State v. Rasmus, 49456

Decision Date03 June 1958
Docket NumberNo. 49456,49456
PartiesSTATE of Iowa, Appellant, v. Boyd RASMUS, Appellee.
CourtIowa Supreme Court

Norman A. Erbe, Atty. Gen., Freeman H. Forrest, Asst. Atty. Gen., and James L. McDonald, County Atty., Cherokee, for appellant.

Miller, Miller & Miller, and Nelson & Nelson, Cherokee, for appellee.

GARFIELD, Justice.

Upon this appeal by the state we are asked to review the trial court's ruling that the indictment charging defendant with manslaughter, contrary to section 690.10, Code 1954, I.C.A., did not charge an offense under the laws of Iowa. The court evidently thought there is no crime of manslaughter in Iowa except perhaps as an included offense in murder.

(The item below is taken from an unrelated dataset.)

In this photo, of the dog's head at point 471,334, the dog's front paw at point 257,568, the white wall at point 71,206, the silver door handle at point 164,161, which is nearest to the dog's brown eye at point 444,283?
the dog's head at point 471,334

The ruling the state now assails came about in this way. Defendant was indicted for the crime of manslaughter in driving a motor vehicle in such a wanton and reckless manner as to unlawfully take the life of Roger Perrin, contrary to section 690.10, Code 1954, I.C.A. Attached to the indictment are minutes of testimony of several witnesses, one of whom states he was a passenger, with Perrin, in the automobile driven by defendant at the time of the fatal accident and it approached the curve where it left the roadway at a speed of about 100 miles per hour.

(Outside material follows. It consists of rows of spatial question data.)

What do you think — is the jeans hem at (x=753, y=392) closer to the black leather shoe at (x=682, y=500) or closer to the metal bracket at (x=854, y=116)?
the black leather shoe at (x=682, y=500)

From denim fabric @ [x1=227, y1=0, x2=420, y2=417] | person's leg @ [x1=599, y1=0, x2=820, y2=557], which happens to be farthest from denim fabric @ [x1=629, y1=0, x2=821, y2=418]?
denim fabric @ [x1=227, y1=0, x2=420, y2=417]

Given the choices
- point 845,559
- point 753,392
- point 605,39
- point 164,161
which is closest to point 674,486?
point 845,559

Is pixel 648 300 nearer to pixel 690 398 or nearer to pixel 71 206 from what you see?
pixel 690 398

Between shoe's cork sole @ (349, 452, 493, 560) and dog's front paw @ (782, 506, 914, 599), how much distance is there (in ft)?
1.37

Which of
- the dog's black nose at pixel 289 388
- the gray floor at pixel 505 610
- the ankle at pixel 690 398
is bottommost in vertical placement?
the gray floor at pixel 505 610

Trial commenced at 10 a. m., September 16, 1957. At 1:30 p. m. in the judge's chambers defendant's counsel orally moved to quash the indictment on the ground, in substance, there is no crime of manslaughter in Iowa other than as a possible included offense in murder. The county attorney announced 'No resistance.' The court then ruled, 'The motion will be sustained.' Thereupon the county attorney orally moved the court to enter an information charging defendant with reckless driving as set out in Code section 321.283, I.C.A.

Defendant's counsel agreeably consented to this informal method of charging reckless driving, pleaded defendant was guilty of the charge and asked that sentence be immediately pronounced. The court obliged by pronouncing sentence suspending defendant's driver's license for one year and requiring him to pay the costs of the action. The state's appeal is from the judgment reciting the ruling on the motion to quash the indictment for manslaughter, the oral charge of reckless driving, the plea and sentence therefor. As indicated, however, the state's sole complaint here is against the ruling on the motion to quash the manslaughter indictment to which the county attorney announced there was no resistance.

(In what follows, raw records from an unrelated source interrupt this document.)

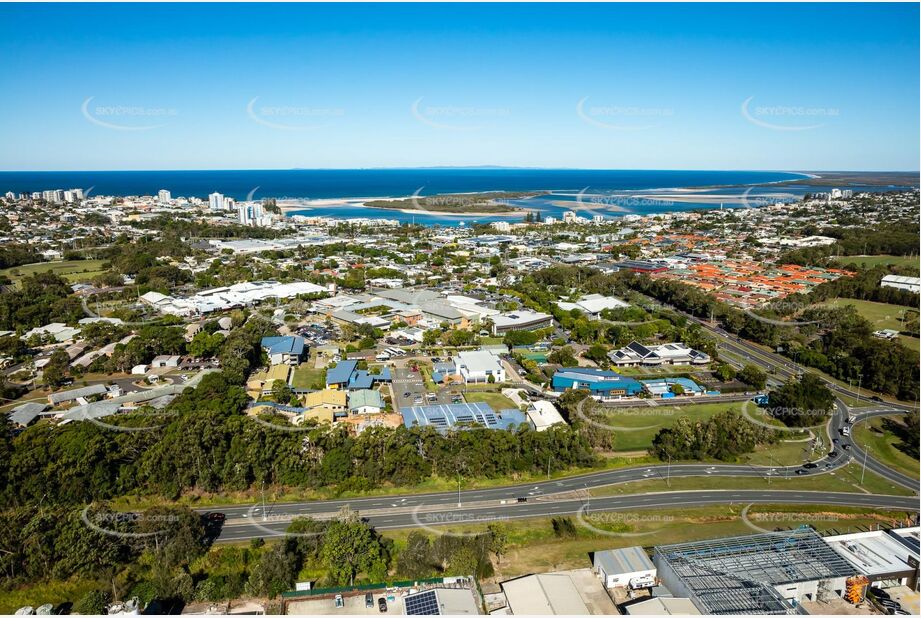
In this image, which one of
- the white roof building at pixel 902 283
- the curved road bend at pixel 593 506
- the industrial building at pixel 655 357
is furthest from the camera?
the white roof building at pixel 902 283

Code section 793.20, I.C.A. provides: 'If the state appeals, the supreme court * * * shall point out any error in the proceedings * * * and its decision shall be obligatory as law.' Under this statute we have frequently entertained an appeal by the state where it presented questions of law the determination of which will be beneficial, or a guide, to trial courts in the future. State v. Haesemeyer, 248 Iowa 154, 79 N.W.2d 755, 757, and citation; State v. Little, 210 Iowa 371, 375, 228 N.W. 67. See, also, State v. Wickett, 230 Iowa 1182, 1185-1186, 300 N.W. 268, 269-270, and citations.

It appears the state would be entitled, upon this appeal from the final judgment, to review the dismissal of the manslaughter indictment if it were not for the obvious fact it consented to the ruling. Certainly defendant could not complain of a ruling he asked the court to make. And it seems the state is no better position in this regard than is defendant, since it invited the ruling.

24 C.J.S. Criminal Law § 1842, thus states the general rule: 'A party to a criminal proceeding cannot assume inconsistent positions in the trial and appellate courts and, as a general rule, will not be permitted to allege an error * * * in which he himself acquiesced, or which was committed or invited by him, or was the natural...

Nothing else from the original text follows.